I find both, a turtle-shell helmet that scarcely looks like it would protect me, and only if I fell directly on my head, and the headset. I stow my duffel in the pannier, fishing out my sunglasses first. I slide onto the seat behind him, careful not to kick him.
Using his one good leg, my new friend backs the Harley out of the space, then carefully removes the handicapped placard from the handlebars and places it in his jacket pocket. “I’m Mitch.” His voice in my ear startles me.
I bring the mouthpiece up. “Justine Meade.” As I’m about to embrace this stranger for the better part of the day, I offer him my hand.
He takes my hand in his leather-gloved mitt, an oyster in a black shell, then brings my hands around his middle. “Hang on tight. We’ll catch that son of a bitch.”
* * *
Mack doesn’t know how long they have been going. He only knows that it is time for dinner. His dinner. His kibble, which he can see in its plastic bag on the floor of the side of the cab where Justine should be, is tantalizingly out of reach. It would be nice to have a lap of water. His Shetland sheepdog ancestors knew about privation as they rounded up sheep on the rocky hillside, but he’s a domestic house dog and quite used to routine. Dinner at six. Water all day long. If he were any other dog, he might take himself down from the bunk and go help himself, ripping into the flimsy plastic with sharp teeth. But Mack is not just any other dog. He is a well-trained dog. One of his first lessons was in don’touch. Stare at that kibble in the bowl all you want, but don’touch it until given the word. Don’touch the garbage pail, despite its temptations. Justine once left a package of cold cuts on the kitchen table, an easy reach from his back legs, but he disdained touching it, although he spent the day staring at it in futile hope that it would fall off the table and become fair game. Justine hadn’t said don’touch, but he’d never reach for anything on a table anyway.

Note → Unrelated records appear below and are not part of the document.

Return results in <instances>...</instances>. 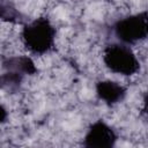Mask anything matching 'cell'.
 Here are the masks:
<instances>
[{
    "label": "cell",
    "instance_id": "obj_1",
    "mask_svg": "<svg viewBox=\"0 0 148 148\" xmlns=\"http://www.w3.org/2000/svg\"><path fill=\"white\" fill-rule=\"evenodd\" d=\"M22 39L31 53L44 54L54 45L56 29L46 17H39L23 27Z\"/></svg>",
    "mask_w": 148,
    "mask_h": 148
},
{
    "label": "cell",
    "instance_id": "obj_2",
    "mask_svg": "<svg viewBox=\"0 0 148 148\" xmlns=\"http://www.w3.org/2000/svg\"><path fill=\"white\" fill-rule=\"evenodd\" d=\"M103 60L105 66L116 74L130 76L140 69L136 56L128 45L123 43L109 45L104 51Z\"/></svg>",
    "mask_w": 148,
    "mask_h": 148
},
{
    "label": "cell",
    "instance_id": "obj_3",
    "mask_svg": "<svg viewBox=\"0 0 148 148\" xmlns=\"http://www.w3.org/2000/svg\"><path fill=\"white\" fill-rule=\"evenodd\" d=\"M147 20V12H141L121 18L113 25L114 35L123 44L126 45L143 40L148 32Z\"/></svg>",
    "mask_w": 148,
    "mask_h": 148
},
{
    "label": "cell",
    "instance_id": "obj_4",
    "mask_svg": "<svg viewBox=\"0 0 148 148\" xmlns=\"http://www.w3.org/2000/svg\"><path fill=\"white\" fill-rule=\"evenodd\" d=\"M117 141V134L104 121H95L88 130L83 145L86 147L96 148H110L113 147Z\"/></svg>",
    "mask_w": 148,
    "mask_h": 148
},
{
    "label": "cell",
    "instance_id": "obj_5",
    "mask_svg": "<svg viewBox=\"0 0 148 148\" xmlns=\"http://www.w3.org/2000/svg\"><path fill=\"white\" fill-rule=\"evenodd\" d=\"M96 94L98 98L104 101L108 105H114L124 99L126 88L118 82L105 80L96 83Z\"/></svg>",
    "mask_w": 148,
    "mask_h": 148
},
{
    "label": "cell",
    "instance_id": "obj_6",
    "mask_svg": "<svg viewBox=\"0 0 148 148\" xmlns=\"http://www.w3.org/2000/svg\"><path fill=\"white\" fill-rule=\"evenodd\" d=\"M3 67L10 72H16L20 74H29L32 75L37 72L35 62L27 56L12 57L3 61Z\"/></svg>",
    "mask_w": 148,
    "mask_h": 148
},
{
    "label": "cell",
    "instance_id": "obj_7",
    "mask_svg": "<svg viewBox=\"0 0 148 148\" xmlns=\"http://www.w3.org/2000/svg\"><path fill=\"white\" fill-rule=\"evenodd\" d=\"M17 13L13 7H9L8 5L0 3V18L9 20V21H15L17 17Z\"/></svg>",
    "mask_w": 148,
    "mask_h": 148
},
{
    "label": "cell",
    "instance_id": "obj_8",
    "mask_svg": "<svg viewBox=\"0 0 148 148\" xmlns=\"http://www.w3.org/2000/svg\"><path fill=\"white\" fill-rule=\"evenodd\" d=\"M7 119V111L6 109L0 104V124H2Z\"/></svg>",
    "mask_w": 148,
    "mask_h": 148
}]
</instances>
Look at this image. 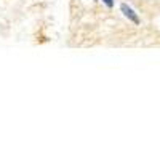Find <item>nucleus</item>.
<instances>
[{
    "mask_svg": "<svg viewBox=\"0 0 160 160\" xmlns=\"http://www.w3.org/2000/svg\"><path fill=\"white\" fill-rule=\"evenodd\" d=\"M102 2H104L109 8H112V7H114V0H102Z\"/></svg>",
    "mask_w": 160,
    "mask_h": 160,
    "instance_id": "obj_2",
    "label": "nucleus"
},
{
    "mask_svg": "<svg viewBox=\"0 0 160 160\" xmlns=\"http://www.w3.org/2000/svg\"><path fill=\"white\" fill-rule=\"evenodd\" d=\"M120 10H122V13L127 16V18H128L131 22H135V24H139V18H138V15H136L135 11L131 10L127 3H122V5H120Z\"/></svg>",
    "mask_w": 160,
    "mask_h": 160,
    "instance_id": "obj_1",
    "label": "nucleus"
}]
</instances>
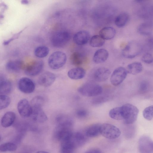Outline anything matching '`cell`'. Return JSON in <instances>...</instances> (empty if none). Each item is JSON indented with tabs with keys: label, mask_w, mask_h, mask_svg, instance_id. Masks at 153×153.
Returning <instances> with one entry per match:
<instances>
[{
	"label": "cell",
	"mask_w": 153,
	"mask_h": 153,
	"mask_svg": "<svg viewBox=\"0 0 153 153\" xmlns=\"http://www.w3.org/2000/svg\"><path fill=\"white\" fill-rule=\"evenodd\" d=\"M122 120L127 124L134 123L136 120L139 110L136 106L130 103H126L121 107Z\"/></svg>",
	"instance_id": "cell-1"
},
{
	"label": "cell",
	"mask_w": 153,
	"mask_h": 153,
	"mask_svg": "<svg viewBox=\"0 0 153 153\" xmlns=\"http://www.w3.org/2000/svg\"><path fill=\"white\" fill-rule=\"evenodd\" d=\"M78 91L84 96L95 97L101 94L102 88L100 85L93 82H88L81 86L78 88Z\"/></svg>",
	"instance_id": "cell-2"
},
{
	"label": "cell",
	"mask_w": 153,
	"mask_h": 153,
	"mask_svg": "<svg viewBox=\"0 0 153 153\" xmlns=\"http://www.w3.org/2000/svg\"><path fill=\"white\" fill-rule=\"evenodd\" d=\"M66 60V55L64 53L61 51H56L50 56L48 60V64L51 69H58L64 65Z\"/></svg>",
	"instance_id": "cell-3"
},
{
	"label": "cell",
	"mask_w": 153,
	"mask_h": 153,
	"mask_svg": "<svg viewBox=\"0 0 153 153\" xmlns=\"http://www.w3.org/2000/svg\"><path fill=\"white\" fill-rule=\"evenodd\" d=\"M143 49L141 44L136 41L129 42L122 51V54L125 58H133L139 54Z\"/></svg>",
	"instance_id": "cell-4"
},
{
	"label": "cell",
	"mask_w": 153,
	"mask_h": 153,
	"mask_svg": "<svg viewBox=\"0 0 153 153\" xmlns=\"http://www.w3.org/2000/svg\"><path fill=\"white\" fill-rule=\"evenodd\" d=\"M121 134L120 129L114 125L108 123L101 124L100 134L106 138L115 139L119 137Z\"/></svg>",
	"instance_id": "cell-5"
},
{
	"label": "cell",
	"mask_w": 153,
	"mask_h": 153,
	"mask_svg": "<svg viewBox=\"0 0 153 153\" xmlns=\"http://www.w3.org/2000/svg\"><path fill=\"white\" fill-rule=\"evenodd\" d=\"M70 34L68 31L62 30L55 33L53 36L51 42L55 47L61 48L65 45L70 39Z\"/></svg>",
	"instance_id": "cell-6"
},
{
	"label": "cell",
	"mask_w": 153,
	"mask_h": 153,
	"mask_svg": "<svg viewBox=\"0 0 153 153\" xmlns=\"http://www.w3.org/2000/svg\"><path fill=\"white\" fill-rule=\"evenodd\" d=\"M128 73L126 69L122 67L116 68L111 74L110 78L111 84L114 86L120 84L126 78Z\"/></svg>",
	"instance_id": "cell-7"
},
{
	"label": "cell",
	"mask_w": 153,
	"mask_h": 153,
	"mask_svg": "<svg viewBox=\"0 0 153 153\" xmlns=\"http://www.w3.org/2000/svg\"><path fill=\"white\" fill-rule=\"evenodd\" d=\"M138 148L140 153H153L152 140L148 136H141L138 140Z\"/></svg>",
	"instance_id": "cell-8"
},
{
	"label": "cell",
	"mask_w": 153,
	"mask_h": 153,
	"mask_svg": "<svg viewBox=\"0 0 153 153\" xmlns=\"http://www.w3.org/2000/svg\"><path fill=\"white\" fill-rule=\"evenodd\" d=\"M71 127L56 125L54 131V137L61 142L67 139L73 132Z\"/></svg>",
	"instance_id": "cell-9"
},
{
	"label": "cell",
	"mask_w": 153,
	"mask_h": 153,
	"mask_svg": "<svg viewBox=\"0 0 153 153\" xmlns=\"http://www.w3.org/2000/svg\"><path fill=\"white\" fill-rule=\"evenodd\" d=\"M44 63L42 60H35L28 65L25 69V73L30 76H35L39 75L42 71Z\"/></svg>",
	"instance_id": "cell-10"
},
{
	"label": "cell",
	"mask_w": 153,
	"mask_h": 153,
	"mask_svg": "<svg viewBox=\"0 0 153 153\" xmlns=\"http://www.w3.org/2000/svg\"><path fill=\"white\" fill-rule=\"evenodd\" d=\"M87 140V137L85 134L80 132H73L68 138L65 140L68 141L76 149L84 145Z\"/></svg>",
	"instance_id": "cell-11"
},
{
	"label": "cell",
	"mask_w": 153,
	"mask_h": 153,
	"mask_svg": "<svg viewBox=\"0 0 153 153\" xmlns=\"http://www.w3.org/2000/svg\"><path fill=\"white\" fill-rule=\"evenodd\" d=\"M18 87L21 91L28 94L32 93L34 91L35 85L34 82L31 79L26 77H23L19 80Z\"/></svg>",
	"instance_id": "cell-12"
},
{
	"label": "cell",
	"mask_w": 153,
	"mask_h": 153,
	"mask_svg": "<svg viewBox=\"0 0 153 153\" xmlns=\"http://www.w3.org/2000/svg\"><path fill=\"white\" fill-rule=\"evenodd\" d=\"M17 110L20 115L24 118H27L31 116L32 108L30 103L26 99L20 100L18 102Z\"/></svg>",
	"instance_id": "cell-13"
},
{
	"label": "cell",
	"mask_w": 153,
	"mask_h": 153,
	"mask_svg": "<svg viewBox=\"0 0 153 153\" xmlns=\"http://www.w3.org/2000/svg\"><path fill=\"white\" fill-rule=\"evenodd\" d=\"M111 73V71L108 68L101 67L94 70L92 72V78L96 81L103 82L108 78Z\"/></svg>",
	"instance_id": "cell-14"
},
{
	"label": "cell",
	"mask_w": 153,
	"mask_h": 153,
	"mask_svg": "<svg viewBox=\"0 0 153 153\" xmlns=\"http://www.w3.org/2000/svg\"><path fill=\"white\" fill-rule=\"evenodd\" d=\"M55 79L56 76L54 74L49 71H46L39 76L38 79V83L42 86L48 87L53 84Z\"/></svg>",
	"instance_id": "cell-15"
},
{
	"label": "cell",
	"mask_w": 153,
	"mask_h": 153,
	"mask_svg": "<svg viewBox=\"0 0 153 153\" xmlns=\"http://www.w3.org/2000/svg\"><path fill=\"white\" fill-rule=\"evenodd\" d=\"M89 33L85 30L76 32L74 36L73 41L76 44L82 45L87 44L90 39Z\"/></svg>",
	"instance_id": "cell-16"
},
{
	"label": "cell",
	"mask_w": 153,
	"mask_h": 153,
	"mask_svg": "<svg viewBox=\"0 0 153 153\" xmlns=\"http://www.w3.org/2000/svg\"><path fill=\"white\" fill-rule=\"evenodd\" d=\"M31 116L35 122L39 123L46 122L48 118L45 112L41 107L32 108Z\"/></svg>",
	"instance_id": "cell-17"
},
{
	"label": "cell",
	"mask_w": 153,
	"mask_h": 153,
	"mask_svg": "<svg viewBox=\"0 0 153 153\" xmlns=\"http://www.w3.org/2000/svg\"><path fill=\"white\" fill-rule=\"evenodd\" d=\"M56 125L73 127L74 121L69 116L64 114L58 115L55 118Z\"/></svg>",
	"instance_id": "cell-18"
},
{
	"label": "cell",
	"mask_w": 153,
	"mask_h": 153,
	"mask_svg": "<svg viewBox=\"0 0 153 153\" xmlns=\"http://www.w3.org/2000/svg\"><path fill=\"white\" fill-rule=\"evenodd\" d=\"M12 88L11 82L0 75V95H7L11 92Z\"/></svg>",
	"instance_id": "cell-19"
},
{
	"label": "cell",
	"mask_w": 153,
	"mask_h": 153,
	"mask_svg": "<svg viewBox=\"0 0 153 153\" xmlns=\"http://www.w3.org/2000/svg\"><path fill=\"white\" fill-rule=\"evenodd\" d=\"M86 74V71L84 69L76 67L70 69L68 72V75L70 79L78 80L83 78Z\"/></svg>",
	"instance_id": "cell-20"
},
{
	"label": "cell",
	"mask_w": 153,
	"mask_h": 153,
	"mask_svg": "<svg viewBox=\"0 0 153 153\" xmlns=\"http://www.w3.org/2000/svg\"><path fill=\"white\" fill-rule=\"evenodd\" d=\"M108 55V53L106 49H99L95 53L93 57V61L96 64L103 63L106 60Z\"/></svg>",
	"instance_id": "cell-21"
},
{
	"label": "cell",
	"mask_w": 153,
	"mask_h": 153,
	"mask_svg": "<svg viewBox=\"0 0 153 153\" xmlns=\"http://www.w3.org/2000/svg\"><path fill=\"white\" fill-rule=\"evenodd\" d=\"M15 118L16 114L14 112L7 111L5 113L2 117L1 125L3 127H8L13 124Z\"/></svg>",
	"instance_id": "cell-22"
},
{
	"label": "cell",
	"mask_w": 153,
	"mask_h": 153,
	"mask_svg": "<svg viewBox=\"0 0 153 153\" xmlns=\"http://www.w3.org/2000/svg\"><path fill=\"white\" fill-rule=\"evenodd\" d=\"M101 124L95 123L88 126L86 129L85 134L87 137H94L99 136L100 134V127Z\"/></svg>",
	"instance_id": "cell-23"
},
{
	"label": "cell",
	"mask_w": 153,
	"mask_h": 153,
	"mask_svg": "<svg viewBox=\"0 0 153 153\" xmlns=\"http://www.w3.org/2000/svg\"><path fill=\"white\" fill-rule=\"evenodd\" d=\"M23 66L22 62L20 60L11 61L7 62L6 65L7 70L11 73H18Z\"/></svg>",
	"instance_id": "cell-24"
},
{
	"label": "cell",
	"mask_w": 153,
	"mask_h": 153,
	"mask_svg": "<svg viewBox=\"0 0 153 153\" xmlns=\"http://www.w3.org/2000/svg\"><path fill=\"white\" fill-rule=\"evenodd\" d=\"M115 29L111 27H104L99 32V35L104 40L110 39L114 37L116 34Z\"/></svg>",
	"instance_id": "cell-25"
},
{
	"label": "cell",
	"mask_w": 153,
	"mask_h": 153,
	"mask_svg": "<svg viewBox=\"0 0 153 153\" xmlns=\"http://www.w3.org/2000/svg\"><path fill=\"white\" fill-rule=\"evenodd\" d=\"M126 69L128 73L136 75L142 72L143 67L141 63L135 62L128 64Z\"/></svg>",
	"instance_id": "cell-26"
},
{
	"label": "cell",
	"mask_w": 153,
	"mask_h": 153,
	"mask_svg": "<svg viewBox=\"0 0 153 153\" xmlns=\"http://www.w3.org/2000/svg\"><path fill=\"white\" fill-rule=\"evenodd\" d=\"M129 18L128 15L126 13H122L115 18L114 22L118 27H121L125 26L128 22Z\"/></svg>",
	"instance_id": "cell-27"
},
{
	"label": "cell",
	"mask_w": 153,
	"mask_h": 153,
	"mask_svg": "<svg viewBox=\"0 0 153 153\" xmlns=\"http://www.w3.org/2000/svg\"><path fill=\"white\" fill-rule=\"evenodd\" d=\"M71 63L75 66H79L83 62V58L82 55L78 52H74L71 55L70 57Z\"/></svg>",
	"instance_id": "cell-28"
},
{
	"label": "cell",
	"mask_w": 153,
	"mask_h": 153,
	"mask_svg": "<svg viewBox=\"0 0 153 153\" xmlns=\"http://www.w3.org/2000/svg\"><path fill=\"white\" fill-rule=\"evenodd\" d=\"M152 24L149 22H145L141 24L138 27V30L139 33L144 35L150 34L152 31Z\"/></svg>",
	"instance_id": "cell-29"
},
{
	"label": "cell",
	"mask_w": 153,
	"mask_h": 153,
	"mask_svg": "<svg viewBox=\"0 0 153 153\" xmlns=\"http://www.w3.org/2000/svg\"><path fill=\"white\" fill-rule=\"evenodd\" d=\"M61 142V153H74L76 149L68 141H64Z\"/></svg>",
	"instance_id": "cell-30"
},
{
	"label": "cell",
	"mask_w": 153,
	"mask_h": 153,
	"mask_svg": "<svg viewBox=\"0 0 153 153\" xmlns=\"http://www.w3.org/2000/svg\"><path fill=\"white\" fill-rule=\"evenodd\" d=\"M104 43L105 40L99 35H94L90 39V45L93 47H101Z\"/></svg>",
	"instance_id": "cell-31"
},
{
	"label": "cell",
	"mask_w": 153,
	"mask_h": 153,
	"mask_svg": "<svg viewBox=\"0 0 153 153\" xmlns=\"http://www.w3.org/2000/svg\"><path fill=\"white\" fill-rule=\"evenodd\" d=\"M49 51V49L48 47L45 46H40L35 48L34 54L36 57L39 58H42L48 55Z\"/></svg>",
	"instance_id": "cell-32"
},
{
	"label": "cell",
	"mask_w": 153,
	"mask_h": 153,
	"mask_svg": "<svg viewBox=\"0 0 153 153\" xmlns=\"http://www.w3.org/2000/svg\"><path fill=\"white\" fill-rule=\"evenodd\" d=\"M109 116L114 120H122L121 107H116L111 109L109 111Z\"/></svg>",
	"instance_id": "cell-33"
},
{
	"label": "cell",
	"mask_w": 153,
	"mask_h": 153,
	"mask_svg": "<svg viewBox=\"0 0 153 153\" xmlns=\"http://www.w3.org/2000/svg\"><path fill=\"white\" fill-rule=\"evenodd\" d=\"M45 101V99L43 97L40 96H37L32 99L30 104L32 108H42L44 104Z\"/></svg>",
	"instance_id": "cell-34"
},
{
	"label": "cell",
	"mask_w": 153,
	"mask_h": 153,
	"mask_svg": "<svg viewBox=\"0 0 153 153\" xmlns=\"http://www.w3.org/2000/svg\"><path fill=\"white\" fill-rule=\"evenodd\" d=\"M17 146L15 143L8 142L0 145V152H13L17 149Z\"/></svg>",
	"instance_id": "cell-35"
},
{
	"label": "cell",
	"mask_w": 153,
	"mask_h": 153,
	"mask_svg": "<svg viewBox=\"0 0 153 153\" xmlns=\"http://www.w3.org/2000/svg\"><path fill=\"white\" fill-rule=\"evenodd\" d=\"M11 102L10 97L7 95H0V110L7 108Z\"/></svg>",
	"instance_id": "cell-36"
},
{
	"label": "cell",
	"mask_w": 153,
	"mask_h": 153,
	"mask_svg": "<svg viewBox=\"0 0 153 153\" xmlns=\"http://www.w3.org/2000/svg\"><path fill=\"white\" fill-rule=\"evenodd\" d=\"M144 118L148 121L152 119L153 117V106L151 105L145 108L143 111Z\"/></svg>",
	"instance_id": "cell-37"
},
{
	"label": "cell",
	"mask_w": 153,
	"mask_h": 153,
	"mask_svg": "<svg viewBox=\"0 0 153 153\" xmlns=\"http://www.w3.org/2000/svg\"><path fill=\"white\" fill-rule=\"evenodd\" d=\"M88 112L85 109L80 108L78 109L76 112V116L79 118H84L88 115Z\"/></svg>",
	"instance_id": "cell-38"
},
{
	"label": "cell",
	"mask_w": 153,
	"mask_h": 153,
	"mask_svg": "<svg viewBox=\"0 0 153 153\" xmlns=\"http://www.w3.org/2000/svg\"><path fill=\"white\" fill-rule=\"evenodd\" d=\"M142 60L146 63L151 64L153 62L152 55L150 53H146L142 56Z\"/></svg>",
	"instance_id": "cell-39"
},
{
	"label": "cell",
	"mask_w": 153,
	"mask_h": 153,
	"mask_svg": "<svg viewBox=\"0 0 153 153\" xmlns=\"http://www.w3.org/2000/svg\"><path fill=\"white\" fill-rule=\"evenodd\" d=\"M149 85L148 83L147 82L145 81L141 82L139 87L140 91L142 93L146 92L148 90Z\"/></svg>",
	"instance_id": "cell-40"
},
{
	"label": "cell",
	"mask_w": 153,
	"mask_h": 153,
	"mask_svg": "<svg viewBox=\"0 0 153 153\" xmlns=\"http://www.w3.org/2000/svg\"><path fill=\"white\" fill-rule=\"evenodd\" d=\"M22 31H21L19 32L18 33H17L16 34H15V35L13 37H12L11 38L4 42V45H7L12 41L18 38L20 34H21V32H22Z\"/></svg>",
	"instance_id": "cell-41"
},
{
	"label": "cell",
	"mask_w": 153,
	"mask_h": 153,
	"mask_svg": "<svg viewBox=\"0 0 153 153\" xmlns=\"http://www.w3.org/2000/svg\"><path fill=\"white\" fill-rule=\"evenodd\" d=\"M85 153H102V151L98 149H92L86 151Z\"/></svg>",
	"instance_id": "cell-42"
},
{
	"label": "cell",
	"mask_w": 153,
	"mask_h": 153,
	"mask_svg": "<svg viewBox=\"0 0 153 153\" xmlns=\"http://www.w3.org/2000/svg\"><path fill=\"white\" fill-rule=\"evenodd\" d=\"M21 3L24 4H28L29 3V1L27 0H23L21 1Z\"/></svg>",
	"instance_id": "cell-43"
},
{
	"label": "cell",
	"mask_w": 153,
	"mask_h": 153,
	"mask_svg": "<svg viewBox=\"0 0 153 153\" xmlns=\"http://www.w3.org/2000/svg\"><path fill=\"white\" fill-rule=\"evenodd\" d=\"M36 153H49L48 152L44 151H39L37 152Z\"/></svg>",
	"instance_id": "cell-44"
},
{
	"label": "cell",
	"mask_w": 153,
	"mask_h": 153,
	"mask_svg": "<svg viewBox=\"0 0 153 153\" xmlns=\"http://www.w3.org/2000/svg\"><path fill=\"white\" fill-rule=\"evenodd\" d=\"M0 139H1V137L0 136Z\"/></svg>",
	"instance_id": "cell-45"
}]
</instances>
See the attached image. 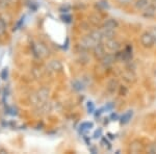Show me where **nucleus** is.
Listing matches in <instances>:
<instances>
[{
    "instance_id": "nucleus-1",
    "label": "nucleus",
    "mask_w": 156,
    "mask_h": 154,
    "mask_svg": "<svg viewBox=\"0 0 156 154\" xmlns=\"http://www.w3.org/2000/svg\"><path fill=\"white\" fill-rule=\"evenodd\" d=\"M104 47L108 52H112V53H115V52L120 51L122 49V43L118 41L115 38L110 40H106L104 43Z\"/></svg>"
},
{
    "instance_id": "nucleus-2",
    "label": "nucleus",
    "mask_w": 156,
    "mask_h": 154,
    "mask_svg": "<svg viewBox=\"0 0 156 154\" xmlns=\"http://www.w3.org/2000/svg\"><path fill=\"white\" fill-rule=\"evenodd\" d=\"M49 98V90L47 88H42L34 95V104L39 105L44 102H47Z\"/></svg>"
},
{
    "instance_id": "nucleus-3",
    "label": "nucleus",
    "mask_w": 156,
    "mask_h": 154,
    "mask_svg": "<svg viewBox=\"0 0 156 154\" xmlns=\"http://www.w3.org/2000/svg\"><path fill=\"white\" fill-rule=\"evenodd\" d=\"M140 44L145 48H152L154 46V38H153L151 31H145L144 34L140 36Z\"/></svg>"
},
{
    "instance_id": "nucleus-4",
    "label": "nucleus",
    "mask_w": 156,
    "mask_h": 154,
    "mask_svg": "<svg viewBox=\"0 0 156 154\" xmlns=\"http://www.w3.org/2000/svg\"><path fill=\"white\" fill-rule=\"evenodd\" d=\"M98 43L95 41L94 39H93L92 37L90 36V34H87V36L83 37L81 39V41H80V46H81L82 49L84 50H89V49H93Z\"/></svg>"
},
{
    "instance_id": "nucleus-5",
    "label": "nucleus",
    "mask_w": 156,
    "mask_h": 154,
    "mask_svg": "<svg viewBox=\"0 0 156 154\" xmlns=\"http://www.w3.org/2000/svg\"><path fill=\"white\" fill-rule=\"evenodd\" d=\"M32 48H34V54H36L37 56L42 57V59L48 56L49 51H48V49H47L45 45L41 44V43H36Z\"/></svg>"
},
{
    "instance_id": "nucleus-6",
    "label": "nucleus",
    "mask_w": 156,
    "mask_h": 154,
    "mask_svg": "<svg viewBox=\"0 0 156 154\" xmlns=\"http://www.w3.org/2000/svg\"><path fill=\"white\" fill-rule=\"evenodd\" d=\"M93 53H94V56L96 57L97 59H100L101 60L104 55L106 54V49H105L104 45L101 43H98V44L93 48Z\"/></svg>"
},
{
    "instance_id": "nucleus-7",
    "label": "nucleus",
    "mask_w": 156,
    "mask_h": 154,
    "mask_svg": "<svg viewBox=\"0 0 156 154\" xmlns=\"http://www.w3.org/2000/svg\"><path fill=\"white\" fill-rule=\"evenodd\" d=\"M117 56L115 53H106L104 55V57L101 59V64L104 68H109L117 62Z\"/></svg>"
},
{
    "instance_id": "nucleus-8",
    "label": "nucleus",
    "mask_w": 156,
    "mask_h": 154,
    "mask_svg": "<svg viewBox=\"0 0 156 154\" xmlns=\"http://www.w3.org/2000/svg\"><path fill=\"white\" fill-rule=\"evenodd\" d=\"M145 150V146L143 145L142 142L138 140L133 141L132 143H130L129 146V151L133 153H138V152H143Z\"/></svg>"
},
{
    "instance_id": "nucleus-9",
    "label": "nucleus",
    "mask_w": 156,
    "mask_h": 154,
    "mask_svg": "<svg viewBox=\"0 0 156 154\" xmlns=\"http://www.w3.org/2000/svg\"><path fill=\"white\" fill-rule=\"evenodd\" d=\"M101 27L103 29H115V30L119 27V22L114 18H109L103 22Z\"/></svg>"
},
{
    "instance_id": "nucleus-10",
    "label": "nucleus",
    "mask_w": 156,
    "mask_h": 154,
    "mask_svg": "<svg viewBox=\"0 0 156 154\" xmlns=\"http://www.w3.org/2000/svg\"><path fill=\"white\" fill-rule=\"evenodd\" d=\"M156 15V3H150L146 9L143 11V16L145 18H153Z\"/></svg>"
},
{
    "instance_id": "nucleus-11",
    "label": "nucleus",
    "mask_w": 156,
    "mask_h": 154,
    "mask_svg": "<svg viewBox=\"0 0 156 154\" xmlns=\"http://www.w3.org/2000/svg\"><path fill=\"white\" fill-rule=\"evenodd\" d=\"M119 88H120V84H119V81L117 79H110L109 81L107 83V92L110 93V94H115L119 91Z\"/></svg>"
},
{
    "instance_id": "nucleus-12",
    "label": "nucleus",
    "mask_w": 156,
    "mask_h": 154,
    "mask_svg": "<svg viewBox=\"0 0 156 154\" xmlns=\"http://www.w3.org/2000/svg\"><path fill=\"white\" fill-rule=\"evenodd\" d=\"M150 3H151V0H136L134 3V7L137 11H144Z\"/></svg>"
},
{
    "instance_id": "nucleus-13",
    "label": "nucleus",
    "mask_w": 156,
    "mask_h": 154,
    "mask_svg": "<svg viewBox=\"0 0 156 154\" xmlns=\"http://www.w3.org/2000/svg\"><path fill=\"white\" fill-rule=\"evenodd\" d=\"M48 67L50 70H52L54 72H60L62 70V65L59 60H52V62L49 63Z\"/></svg>"
},
{
    "instance_id": "nucleus-14",
    "label": "nucleus",
    "mask_w": 156,
    "mask_h": 154,
    "mask_svg": "<svg viewBox=\"0 0 156 154\" xmlns=\"http://www.w3.org/2000/svg\"><path fill=\"white\" fill-rule=\"evenodd\" d=\"M102 31V36H103V40H110L115 38V29H101Z\"/></svg>"
},
{
    "instance_id": "nucleus-15",
    "label": "nucleus",
    "mask_w": 156,
    "mask_h": 154,
    "mask_svg": "<svg viewBox=\"0 0 156 154\" xmlns=\"http://www.w3.org/2000/svg\"><path fill=\"white\" fill-rule=\"evenodd\" d=\"M132 118V110H128L127 113H125L124 115L121 117V123L122 124H127Z\"/></svg>"
},
{
    "instance_id": "nucleus-16",
    "label": "nucleus",
    "mask_w": 156,
    "mask_h": 154,
    "mask_svg": "<svg viewBox=\"0 0 156 154\" xmlns=\"http://www.w3.org/2000/svg\"><path fill=\"white\" fill-rule=\"evenodd\" d=\"M90 128H93V123L90 122H84L80 125V130H90Z\"/></svg>"
},
{
    "instance_id": "nucleus-17",
    "label": "nucleus",
    "mask_w": 156,
    "mask_h": 154,
    "mask_svg": "<svg viewBox=\"0 0 156 154\" xmlns=\"http://www.w3.org/2000/svg\"><path fill=\"white\" fill-rule=\"evenodd\" d=\"M5 29H6L5 22H4L2 19H0V37H1L4 32H5Z\"/></svg>"
},
{
    "instance_id": "nucleus-18",
    "label": "nucleus",
    "mask_w": 156,
    "mask_h": 154,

Artie keeps staring at his cell. Mack knows that it’s called cell because Justine has taught him to fetch it when she’s in one room and the cell is singing in another. Artie’s cell doesn’t sing; it makes a sound like a miniature truck horn: blat blat blat; blat blat blat. Artie thumbs it quiet. He doesn’t speak to it. But each time it honks, Artie looks at it.